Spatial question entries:
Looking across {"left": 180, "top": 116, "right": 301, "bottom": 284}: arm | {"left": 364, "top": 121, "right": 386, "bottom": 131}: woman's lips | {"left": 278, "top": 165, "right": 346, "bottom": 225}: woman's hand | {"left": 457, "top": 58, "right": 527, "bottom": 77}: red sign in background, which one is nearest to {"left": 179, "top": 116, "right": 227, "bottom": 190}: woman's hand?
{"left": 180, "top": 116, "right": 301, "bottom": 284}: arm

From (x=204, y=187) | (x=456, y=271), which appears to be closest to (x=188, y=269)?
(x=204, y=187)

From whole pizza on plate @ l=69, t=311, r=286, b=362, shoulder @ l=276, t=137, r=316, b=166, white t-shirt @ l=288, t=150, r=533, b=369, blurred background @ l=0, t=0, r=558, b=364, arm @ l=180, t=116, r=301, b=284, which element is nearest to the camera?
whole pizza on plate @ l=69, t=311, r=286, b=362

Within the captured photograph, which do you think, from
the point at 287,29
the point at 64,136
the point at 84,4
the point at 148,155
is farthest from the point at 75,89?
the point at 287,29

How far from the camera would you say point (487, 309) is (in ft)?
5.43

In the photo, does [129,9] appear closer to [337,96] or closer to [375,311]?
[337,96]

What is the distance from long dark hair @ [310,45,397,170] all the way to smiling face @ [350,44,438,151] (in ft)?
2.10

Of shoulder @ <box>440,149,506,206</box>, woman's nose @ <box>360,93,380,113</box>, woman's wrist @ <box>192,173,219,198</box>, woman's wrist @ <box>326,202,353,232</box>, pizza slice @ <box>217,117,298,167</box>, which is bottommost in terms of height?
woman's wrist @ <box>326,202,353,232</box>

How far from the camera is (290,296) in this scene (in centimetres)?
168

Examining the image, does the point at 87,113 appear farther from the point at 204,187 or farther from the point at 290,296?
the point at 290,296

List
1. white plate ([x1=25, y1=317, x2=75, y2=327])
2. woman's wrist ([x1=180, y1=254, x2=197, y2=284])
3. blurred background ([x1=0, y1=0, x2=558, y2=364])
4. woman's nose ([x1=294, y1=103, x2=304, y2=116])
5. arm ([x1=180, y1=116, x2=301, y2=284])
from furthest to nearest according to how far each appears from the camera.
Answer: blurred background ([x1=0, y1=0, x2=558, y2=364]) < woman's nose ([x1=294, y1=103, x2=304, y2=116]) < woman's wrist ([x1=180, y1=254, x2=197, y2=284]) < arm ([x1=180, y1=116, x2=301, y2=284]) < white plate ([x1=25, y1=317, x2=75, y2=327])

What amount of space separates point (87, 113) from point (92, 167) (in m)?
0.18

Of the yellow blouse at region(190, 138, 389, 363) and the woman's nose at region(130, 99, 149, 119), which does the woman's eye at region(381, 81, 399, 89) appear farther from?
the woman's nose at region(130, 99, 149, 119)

GIVEN PROBLEM: Repeat, without changes, every line from the one that contains "From (x=204, y=187)" through the final line of the data.

REPLY TO THE TASK:
From (x=204, y=187) | (x=456, y=271), which appears to be closest to (x=188, y=269)?
(x=204, y=187)

From whole pizza on plate @ l=69, t=311, r=286, b=362, shoulder @ l=276, t=137, r=316, b=166, white t-shirt @ l=288, t=150, r=533, b=369, blurred background @ l=0, t=0, r=558, b=364, arm @ l=180, t=116, r=301, b=284, which element is nearest to the camera?
whole pizza on plate @ l=69, t=311, r=286, b=362

Within the captured photograph, which do you think, from
the point at 287,29
the point at 64,136
the point at 84,4
the point at 148,155
is farthest from the point at 75,89?
the point at 287,29

How far from the camera would you say point (487, 309) is (in ft)?
5.43

In the photo, does [129,9] appear closer to [337,96] or closer to [375,311]?
[337,96]

What is the distance from long dark hair @ [310,45,397,170] all the way to smiling face @ [350,44,438,151] (in ft)?
2.10

Of shoulder @ <box>440,149,506,206</box>, woman's nose @ <box>360,93,380,113</box>, woman's wrist @ <box>192,173,219,198</box>, woman's wrist @ <box>326,202,353,232</box>, pizza slice @ <box>217,117,298,167</box>, which is bottommost in terms of height?
woman's wrist @ <box>326,202,353,232</box>

How far from the camera is (290,296) in this scene (in centimetres)?
168

Examining the image, does the point at 87,113 appear farther from the point at 204,187 or farther from the point at 290,296?
the point at 290,296

List
1. white plate ([x1=25, y1=317, x2=75, y2=327])
2. woman's wrist ([x1=180, y1=254, x2=197, y2=284])
3. blurred background ([x1=0, y1=0, x2=558, y2=364])
4. woman's nose ([x1=294, y1=103, x2=304, y2=116])
5. arm ([x1=180, y1=116, x2=301, y2=284])
from furthest to nearest according to how far each appears from the camera.
Answer: blurred background ([x1=0, y1=0, x2=558, y2=364]) < woman's nose ([x1=294, y1=103, x2=304, y2=116]) < woman's wrist ([x1=180, y1=254, x2=197, y2=284]) < arm ([x1=180, y1=116, x2=301, y2=284]) < white plate ([x1=25, y1=317, x2=75, y2=327])

What amount of space separates point (87, 113) from point (92, 167) (in m)?
0.18

Of the yellow blouse at region(190, 138, 389, 363) and the woman's nose at region(130, 99, 149, 119), which does the woman's eye at region(381, 81, 399, 89) appear farther from?
the woman's nose at region(130, 99, 149, 119)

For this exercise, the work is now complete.